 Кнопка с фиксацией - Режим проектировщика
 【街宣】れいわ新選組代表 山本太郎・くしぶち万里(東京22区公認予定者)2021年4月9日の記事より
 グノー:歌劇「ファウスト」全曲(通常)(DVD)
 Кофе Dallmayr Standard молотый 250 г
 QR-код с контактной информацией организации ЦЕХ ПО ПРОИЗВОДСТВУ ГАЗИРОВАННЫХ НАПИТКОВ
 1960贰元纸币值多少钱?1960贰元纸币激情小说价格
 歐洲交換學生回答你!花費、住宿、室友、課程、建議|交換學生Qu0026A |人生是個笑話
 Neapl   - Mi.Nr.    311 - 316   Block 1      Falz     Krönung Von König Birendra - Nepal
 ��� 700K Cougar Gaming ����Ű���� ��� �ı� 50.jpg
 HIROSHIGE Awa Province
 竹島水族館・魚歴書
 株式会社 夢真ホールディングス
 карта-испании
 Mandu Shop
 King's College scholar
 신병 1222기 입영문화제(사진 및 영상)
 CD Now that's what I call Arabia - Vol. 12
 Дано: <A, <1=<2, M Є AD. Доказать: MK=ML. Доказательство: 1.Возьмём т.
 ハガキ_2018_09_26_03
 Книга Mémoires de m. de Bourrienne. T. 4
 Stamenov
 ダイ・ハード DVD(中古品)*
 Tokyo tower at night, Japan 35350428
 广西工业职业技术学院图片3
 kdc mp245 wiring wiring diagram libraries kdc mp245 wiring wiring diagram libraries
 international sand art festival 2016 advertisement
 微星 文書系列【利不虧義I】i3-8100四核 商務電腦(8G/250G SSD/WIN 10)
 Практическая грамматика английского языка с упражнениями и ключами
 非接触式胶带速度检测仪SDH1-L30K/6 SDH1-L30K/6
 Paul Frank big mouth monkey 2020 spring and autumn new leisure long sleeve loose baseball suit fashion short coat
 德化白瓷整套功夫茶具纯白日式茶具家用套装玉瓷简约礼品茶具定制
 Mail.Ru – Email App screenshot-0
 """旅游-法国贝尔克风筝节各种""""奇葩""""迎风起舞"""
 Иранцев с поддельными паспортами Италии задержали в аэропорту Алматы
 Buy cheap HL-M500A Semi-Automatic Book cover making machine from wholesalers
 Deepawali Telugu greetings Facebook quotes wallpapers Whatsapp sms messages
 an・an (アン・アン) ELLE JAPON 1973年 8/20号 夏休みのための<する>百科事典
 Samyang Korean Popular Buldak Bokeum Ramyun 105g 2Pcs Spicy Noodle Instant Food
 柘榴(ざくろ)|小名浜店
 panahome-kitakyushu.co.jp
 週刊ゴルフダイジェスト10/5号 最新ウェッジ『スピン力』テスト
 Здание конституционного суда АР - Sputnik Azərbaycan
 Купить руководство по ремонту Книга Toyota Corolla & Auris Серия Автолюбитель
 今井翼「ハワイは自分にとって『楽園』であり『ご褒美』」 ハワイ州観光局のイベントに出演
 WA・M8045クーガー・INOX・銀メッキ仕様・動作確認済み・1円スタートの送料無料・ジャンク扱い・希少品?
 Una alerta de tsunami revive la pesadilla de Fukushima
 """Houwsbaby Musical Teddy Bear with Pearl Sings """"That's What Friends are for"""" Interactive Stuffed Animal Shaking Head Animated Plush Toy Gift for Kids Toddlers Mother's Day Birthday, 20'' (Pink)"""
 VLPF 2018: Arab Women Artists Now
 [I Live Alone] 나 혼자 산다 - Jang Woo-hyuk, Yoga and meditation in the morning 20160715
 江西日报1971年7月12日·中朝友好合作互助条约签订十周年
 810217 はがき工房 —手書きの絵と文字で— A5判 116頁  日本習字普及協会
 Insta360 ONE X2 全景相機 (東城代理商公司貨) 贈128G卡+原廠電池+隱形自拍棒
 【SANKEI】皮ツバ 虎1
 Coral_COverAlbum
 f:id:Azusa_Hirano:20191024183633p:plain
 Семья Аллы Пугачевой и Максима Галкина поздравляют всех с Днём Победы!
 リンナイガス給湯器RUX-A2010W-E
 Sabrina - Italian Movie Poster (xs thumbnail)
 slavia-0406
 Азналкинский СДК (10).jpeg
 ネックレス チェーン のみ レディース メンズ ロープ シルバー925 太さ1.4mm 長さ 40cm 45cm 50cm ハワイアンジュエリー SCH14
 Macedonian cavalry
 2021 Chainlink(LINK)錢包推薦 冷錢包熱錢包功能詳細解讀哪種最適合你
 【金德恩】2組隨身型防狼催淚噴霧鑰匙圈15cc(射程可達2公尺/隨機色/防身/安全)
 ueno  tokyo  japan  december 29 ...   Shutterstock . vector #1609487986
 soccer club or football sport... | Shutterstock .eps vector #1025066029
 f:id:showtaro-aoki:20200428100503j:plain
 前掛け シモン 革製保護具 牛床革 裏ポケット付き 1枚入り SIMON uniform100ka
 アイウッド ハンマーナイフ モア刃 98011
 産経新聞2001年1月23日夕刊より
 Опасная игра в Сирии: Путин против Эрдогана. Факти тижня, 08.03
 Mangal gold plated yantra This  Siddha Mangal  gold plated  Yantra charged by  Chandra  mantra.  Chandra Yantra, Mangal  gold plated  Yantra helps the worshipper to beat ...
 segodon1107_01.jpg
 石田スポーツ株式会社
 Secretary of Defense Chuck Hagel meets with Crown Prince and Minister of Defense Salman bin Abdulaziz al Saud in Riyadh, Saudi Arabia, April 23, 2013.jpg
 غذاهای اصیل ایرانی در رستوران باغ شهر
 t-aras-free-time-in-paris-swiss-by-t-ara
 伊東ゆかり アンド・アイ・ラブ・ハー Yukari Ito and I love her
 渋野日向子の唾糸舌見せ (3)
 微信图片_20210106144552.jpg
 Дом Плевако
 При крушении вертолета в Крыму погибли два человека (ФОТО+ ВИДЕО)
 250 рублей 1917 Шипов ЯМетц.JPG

+--

=== ASSIGNED TASK ===
Using the listing above, reproduce each line without omission.

=== ANSWER SECTION ===
 Кнопка с фиксацией - Режим проектировщика
 【街宣】れいわ新選組代表 山本太郎・くしぶち万里(東京22区公認予定者)2021年4月9日の記事より
 グノー:歌劇「ファウスト」全曲(通常)(DVD)
 Кофе Dallmayr Standard молотый 250 г
 QR-код с контактной информацией организации ЦЕХ ПО ПРОИЗВОДСТВУ ГАЗИРОВАННЫХ НАПИТКОВ
 1960贰元纸币值多少钱?1960贰元纸币激情小说价格
 歐洲交換學生回答你!花費、住宿、室友、課程、建議|交換學生Qu0026A |人生是個笑話
 Neapl   - Mi.Nr.    311 - 316   Block 1      Falz     Krönung Von König Birendra - Nepal
 ��� 700K Cougar Gaming ����Ű���� ��� �ı� 50.jpg
 HIROSHIGE Awa Province
 竹島水族館・魚歴書
 株式会社 夢真ホールディングス
 карта-испании
 Mandu Shop
 King's College scholar
 신병 1222기 입영문화제(사진 및 영상)
 CD Now that's what I call Arabia - Vol. 12
 Дано: <A, <1=<2, M Є AD. Доказать: MK=ML. Доказательство: 1.Возьмём т.
 ハガキ_2018_09_26_03
 Книга Mémoires de m. de Bourrienne. T. 4
 Stamenov
 ダイ・ハード DVD(中古品)*
 Tokyo tower at night, Japan 35350428
 广西工业职业技术学院图片3
 kdc mp245 wiring wiring diagram libraries kdc mp245 wiring wiring diagram libraries
 international sand art festival 2016 advertisement
 微星 文書系列【利不虧義I】i3-8100四核 商務電腦(8G/250G SSD/WIN 10)
 Практическая грамматика английского языка с упражнениями и ключами
 非接触式胶带速度检测仪SDH1-L30K/6 SDH1-L30K/6
 Paul Frank big mouth monkey 2020 spring and autumn new leisure long sleeve loose baseball suit fashion short coat
 德化白瓷整套功夫茶具纯白日式茶具家用套装玉瓷简约礼品茶具定制
 Mail.Ru – Email App screenshot-0
 """旅游-法国贝尔克风筝节各种""""奇葩""""迎风起舞"""
 Иранцев с поддельными паспортами Италии задержали в аэропорту Алматы
 Buy cheap HL-M500A Semi-Automatic Book cover making machine from wholesalers
 Deepawali Telugu greetings Facebook quotes wallpapers Whatsapp sms messages
 an・an (アン・アン) ELLE JAPON 1973年 8/20号 夏休みのための<する>百科事典
 Samyang Korean Popular Buldak Bokeum Ramyun 105g 2Pcs Spicy Noodle Instant Food
 柘榴(ざくろ)|小名浜店
 panahome-kitakyushu.co.jp
 週刊ゴルフダイジェスト10/5号 最新ウェッジ『スピン力』テスト
 Здание конституционного суда АР - Sputnik Azərbaycan
 Купить руководство по ремонту Книга Toyota Corolla & Auris Серия Автолюбитель
 今井翼「ハワイは自分にとって『楽園』であり『ご褒美』」 ハワイ州観光局のイベントに出演
 WA・M8045クーガー・INOX・銀メッキ仕様・動作確認済み・1円スタートの送料無料・ジャンク扱い・希少品?
 Una alerta de tsunami revive la pesadilla de Fukushima
 """Houwsbaby Musical Teddy Bear with Pearl Sings """"That's What Friends are for"""" Interactive Stuffed Animal Shaking Head Animated Plush Toy Gift for Kids Toddlers Mother's Day Birthday, 20'' (Pink)"""
 VLPF 2018: Arab Women Artists Now
 [I Live Alone] 나 혼자 산다 - Jang Woo-hyuk, Yoga and meditation in the morning 20160715
 江西日报1971年7月12日·中朝友好合作互助条约签订十周年
 810217 はがき工房 —手書きの絵と文字で— A5判 116頁  日本習字普及協会
 Insta360 ONE X2 全景相機 (東城代理商公司貨) 贈128G卡+原廠電池+隱形自拍棒
 【SANKEI】皮ツバ 虎1
 Coral_COverAlbum
 f:id:Azusa_Hirano:20191024183633p:plain
 Семья Аллы Пугачевой и Максима Галкина поздравляют всех с Днём Победы!
 リンナイガス給湯器RUX-A2010W-E
 Sabrina - Italian Movie Poster (xs thumbnail)
 slavia-0406
 Азналкинский СДК (10).jpeg
 ネックレス チェーン のみ レディース メンズ ロープ シルバー925 太さ1.4mm 長さ 40cm 45cm 50cm ハワイアンジュエリー SCH14
 Macedonian cavalry
 2021 Chainlink(LINK)錢包推薦 冷錢包熱錢包功能詳細解讀哪種最適合你
 【金德恩】2組隨身型防狼催淚噴霧鑰匙圈15cc(射程可達2公尺/隨機色/防身/安全)
 ueno  tokyo  japan  december 29 ...   Shutterstock . vector #1609487986
 soccer club or football sport... | Shutterstock .eps vector #1025066029
 f:id:showtaro-aoki:20200428100503j:plain
 前掛け シモン 革製保護具 牛床革 裏ポケット付き 1枚入り SIMON uniform100ka
 アイウッド ハンマーナイフ モア刃 98011
 産経新聞2001年1月23日夕刊より
 Опасная игра в Сирии: Путин против Эрдогана. Факти тижня, 08.03
 Mangal gold plated yantra This  Siddha Mangal  gold plated  Yantra charged by  Chandra  mantra.  Chandra Yantra, Mangal  gold plated  Yantra helps the worshipper to beat ...
 segodon1107_01.jpg
 石田スポーツ株式会社
 Secretary of Defense Chuck Hagel meets with Crown Prince and Minister of Defense Salman bin Abdulaziz al Saud in Riyadh, Saudi Arabia, April 23, 2013.jpg
 غذاهای اصیل ایرانی در رستوران باغ شهر
 t-aras-free-time-in-paris-swiss-by-t-ara
 伊東ゆかり アンド・アイ・ラブ・ハー Yukari Ito and I love her
 渋野日向子の唾糸舌見せ (3)
 微信图片_20210106144552.jpg
 Дом Плевако
 При крушении вертолета в Крыму погибли два человека (ФОТО+ ВИДЕО)
 250 рублей 1917 Шипов ЯМетц.JPG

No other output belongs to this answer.